**Exercice proposé**
Dans l'extrait sur la réforme de structure des bibliothèques universitaires, énumérez ce que le texte donne comme impliqué par l'adoption des bibliothèques de sections à « secteurs spécialisés ».

**Extrait du document**
::::::::::

Réforme de structure des bibliothèques universitaires.
« Nos réflexions nous ont amenés à envisager la création de bibliothèques de sections à « secteurs spécialisés » qui conviendraient principalement aux étudiants à la fin du 2e cycle et du 3e cycle et bien entendu aux professeurs et aux chercheurs (des salles de lecture traditionnelles équipées d'usuels étant maintenues pour la masse des étudiants du Ier et même du 2e cycle). L'idée n'était pas nouvelle, elle a été mise en pratique à l'étranger. Si elle n'a pas été adoptée plus tôt en France, c'est d'abord parce que les locaux de nos bibliothèques ne s'y prêtaient pas, mais aussi parce que son adoption implique notamment le choix d'une classification pour le classement des livres mis en accès libre, le retour à un catalogue systématique, la présence d'un personnel scientifique plus nombreux, de préférence spécialisé. Nous avons passé outre à ces difficultés. La section à « départements spécialisés » a été adoptée pour les sections sciences des bibliothèques universitaires. Vous vous souvenez que ces problèmes ont été débattus aux journées d'étude de janvier et ont donné lieu à une circulaire du 7 juillet 196I. Ils se posent aussi pour les lettres et pour le droit, et nous aurons un débat demain matin sur cette délicate question.
« Si nous nous sommes avancés dans cette voie, c'est parce que nous avons l'espoir de disposer de moyens accrus au cours des années à venir, non seulement - cela va sans dire - en ce qui concerne les bâtiments, mais également en ce qui concerne le personnel et les crédits de fonctionnement. Avant de vous dire quels sont ces espoirs et avant de vous parler du quatrième plan d'équipement, je voudrais très brièvement jeter un coup d'œil en arrière et mesurer avec vous le chemin parcouru.

::::::::::

**Données fournies**
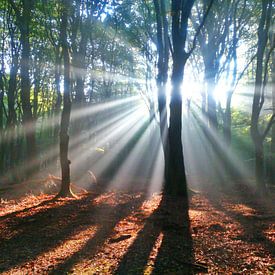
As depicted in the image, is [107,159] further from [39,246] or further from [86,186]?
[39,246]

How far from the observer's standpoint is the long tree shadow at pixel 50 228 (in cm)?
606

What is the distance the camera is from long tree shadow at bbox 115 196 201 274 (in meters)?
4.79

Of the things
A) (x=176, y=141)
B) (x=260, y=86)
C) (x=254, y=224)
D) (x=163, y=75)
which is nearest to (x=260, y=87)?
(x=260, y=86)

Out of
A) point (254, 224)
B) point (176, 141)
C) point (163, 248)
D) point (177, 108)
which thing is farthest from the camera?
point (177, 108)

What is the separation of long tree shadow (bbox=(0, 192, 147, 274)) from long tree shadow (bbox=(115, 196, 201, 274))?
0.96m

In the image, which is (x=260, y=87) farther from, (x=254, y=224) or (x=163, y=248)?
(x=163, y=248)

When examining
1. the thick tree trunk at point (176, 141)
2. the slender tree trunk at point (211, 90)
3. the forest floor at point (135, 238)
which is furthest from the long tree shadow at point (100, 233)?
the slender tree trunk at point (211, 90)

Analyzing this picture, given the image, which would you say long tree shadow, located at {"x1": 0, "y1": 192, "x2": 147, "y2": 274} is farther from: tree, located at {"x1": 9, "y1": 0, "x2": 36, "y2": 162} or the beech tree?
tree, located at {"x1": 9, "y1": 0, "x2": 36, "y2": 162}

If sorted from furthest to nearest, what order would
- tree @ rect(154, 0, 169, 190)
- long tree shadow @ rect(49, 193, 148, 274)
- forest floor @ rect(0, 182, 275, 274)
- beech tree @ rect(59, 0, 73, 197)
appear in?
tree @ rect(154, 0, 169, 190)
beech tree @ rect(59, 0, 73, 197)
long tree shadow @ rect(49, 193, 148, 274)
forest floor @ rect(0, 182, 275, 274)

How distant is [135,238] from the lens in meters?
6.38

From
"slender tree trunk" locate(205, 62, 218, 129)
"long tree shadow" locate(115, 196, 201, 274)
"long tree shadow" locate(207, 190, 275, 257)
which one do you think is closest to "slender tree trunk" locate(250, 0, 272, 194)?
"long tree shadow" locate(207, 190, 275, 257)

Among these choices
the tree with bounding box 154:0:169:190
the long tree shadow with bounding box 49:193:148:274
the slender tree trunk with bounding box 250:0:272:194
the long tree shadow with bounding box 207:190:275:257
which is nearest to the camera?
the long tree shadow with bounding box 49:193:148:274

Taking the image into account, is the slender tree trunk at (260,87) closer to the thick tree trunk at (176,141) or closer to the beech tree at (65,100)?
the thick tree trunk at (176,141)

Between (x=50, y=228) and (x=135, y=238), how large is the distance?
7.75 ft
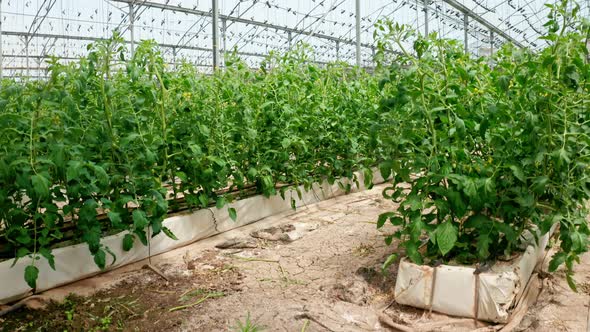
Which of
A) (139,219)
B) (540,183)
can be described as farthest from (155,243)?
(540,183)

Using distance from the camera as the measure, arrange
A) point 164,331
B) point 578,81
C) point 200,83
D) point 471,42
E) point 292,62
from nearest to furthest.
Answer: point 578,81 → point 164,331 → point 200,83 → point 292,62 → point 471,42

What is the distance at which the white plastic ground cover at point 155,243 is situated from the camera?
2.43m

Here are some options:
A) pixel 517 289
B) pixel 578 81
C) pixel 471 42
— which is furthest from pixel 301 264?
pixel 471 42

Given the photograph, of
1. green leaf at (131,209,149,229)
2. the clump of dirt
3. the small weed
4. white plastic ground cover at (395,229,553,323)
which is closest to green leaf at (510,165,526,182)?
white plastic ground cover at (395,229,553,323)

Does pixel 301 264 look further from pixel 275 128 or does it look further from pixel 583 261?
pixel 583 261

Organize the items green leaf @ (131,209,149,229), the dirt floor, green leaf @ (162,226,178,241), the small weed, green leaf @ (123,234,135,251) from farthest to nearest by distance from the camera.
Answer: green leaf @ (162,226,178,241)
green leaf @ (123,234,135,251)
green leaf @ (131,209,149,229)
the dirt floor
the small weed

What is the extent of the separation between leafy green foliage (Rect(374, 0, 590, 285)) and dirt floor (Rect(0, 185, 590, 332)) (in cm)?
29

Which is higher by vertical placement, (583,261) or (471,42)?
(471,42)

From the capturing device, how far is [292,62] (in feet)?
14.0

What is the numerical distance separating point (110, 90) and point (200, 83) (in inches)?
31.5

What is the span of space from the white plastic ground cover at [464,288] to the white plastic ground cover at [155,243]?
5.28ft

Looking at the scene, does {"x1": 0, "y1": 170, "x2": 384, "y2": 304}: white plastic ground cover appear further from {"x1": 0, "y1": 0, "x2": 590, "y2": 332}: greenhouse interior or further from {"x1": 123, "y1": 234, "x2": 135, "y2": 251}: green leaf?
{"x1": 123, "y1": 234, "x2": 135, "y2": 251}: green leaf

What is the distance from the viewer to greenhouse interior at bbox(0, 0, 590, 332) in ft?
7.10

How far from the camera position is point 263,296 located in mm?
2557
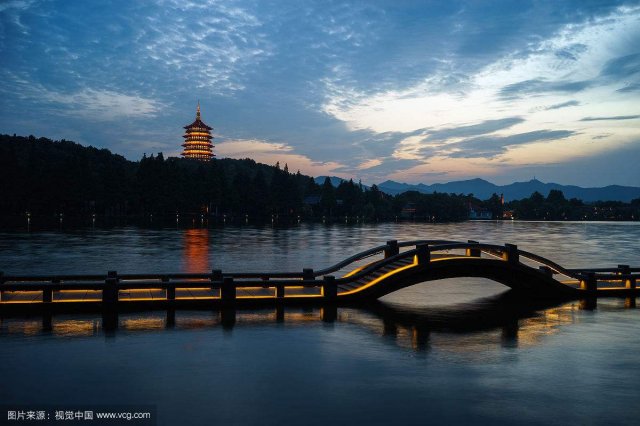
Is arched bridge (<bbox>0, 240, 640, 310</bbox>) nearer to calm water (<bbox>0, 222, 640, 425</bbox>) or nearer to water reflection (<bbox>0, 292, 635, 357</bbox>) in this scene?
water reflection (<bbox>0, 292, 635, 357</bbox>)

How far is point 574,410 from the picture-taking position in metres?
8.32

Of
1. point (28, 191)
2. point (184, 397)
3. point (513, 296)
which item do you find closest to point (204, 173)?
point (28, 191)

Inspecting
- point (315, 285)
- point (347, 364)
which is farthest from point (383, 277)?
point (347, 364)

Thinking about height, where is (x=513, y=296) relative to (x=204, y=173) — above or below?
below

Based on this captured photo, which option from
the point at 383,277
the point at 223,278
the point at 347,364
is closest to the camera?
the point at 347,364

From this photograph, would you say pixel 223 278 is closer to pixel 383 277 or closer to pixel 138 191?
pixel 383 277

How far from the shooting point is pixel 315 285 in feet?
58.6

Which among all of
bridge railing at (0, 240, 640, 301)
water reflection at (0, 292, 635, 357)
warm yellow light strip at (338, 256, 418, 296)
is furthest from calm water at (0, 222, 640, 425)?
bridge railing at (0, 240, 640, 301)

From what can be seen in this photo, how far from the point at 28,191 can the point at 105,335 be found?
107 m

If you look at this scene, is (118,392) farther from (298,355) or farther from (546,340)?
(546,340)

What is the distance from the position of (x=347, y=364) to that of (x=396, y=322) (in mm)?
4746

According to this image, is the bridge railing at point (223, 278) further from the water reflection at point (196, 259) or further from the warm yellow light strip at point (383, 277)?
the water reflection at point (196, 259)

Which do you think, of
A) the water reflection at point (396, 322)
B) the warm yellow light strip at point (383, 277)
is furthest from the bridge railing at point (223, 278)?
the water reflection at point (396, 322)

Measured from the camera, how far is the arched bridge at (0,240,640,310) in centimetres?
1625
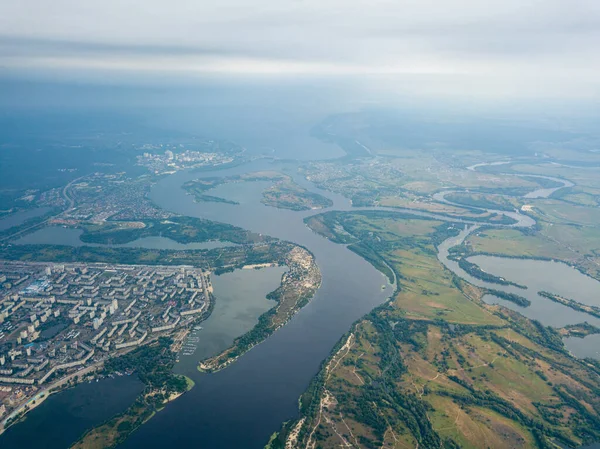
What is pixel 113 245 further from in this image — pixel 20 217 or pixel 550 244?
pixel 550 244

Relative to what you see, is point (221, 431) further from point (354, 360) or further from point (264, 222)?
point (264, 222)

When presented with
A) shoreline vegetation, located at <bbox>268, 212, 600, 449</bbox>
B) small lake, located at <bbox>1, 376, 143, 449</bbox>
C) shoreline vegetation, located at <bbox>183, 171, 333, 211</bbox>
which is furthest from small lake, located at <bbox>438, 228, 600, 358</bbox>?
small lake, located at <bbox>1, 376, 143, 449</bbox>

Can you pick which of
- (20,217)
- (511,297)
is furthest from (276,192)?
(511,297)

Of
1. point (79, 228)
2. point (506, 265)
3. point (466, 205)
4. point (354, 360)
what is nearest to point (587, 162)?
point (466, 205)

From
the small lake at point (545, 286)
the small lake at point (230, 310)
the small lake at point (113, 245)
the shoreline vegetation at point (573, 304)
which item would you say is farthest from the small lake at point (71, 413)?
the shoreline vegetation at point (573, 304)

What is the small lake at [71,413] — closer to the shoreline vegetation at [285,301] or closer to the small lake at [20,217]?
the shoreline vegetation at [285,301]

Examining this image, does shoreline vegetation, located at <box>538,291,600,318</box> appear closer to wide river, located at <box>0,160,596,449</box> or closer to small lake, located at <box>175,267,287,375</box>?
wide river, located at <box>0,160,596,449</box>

::::::::::

**Solution proposée**
- le choix d'une classification pour le classement des livres mis en accès libre
- le retour à un catalogue systématique
- la présence d'un personnel scientifique plus nombreux, de préférence spécialisé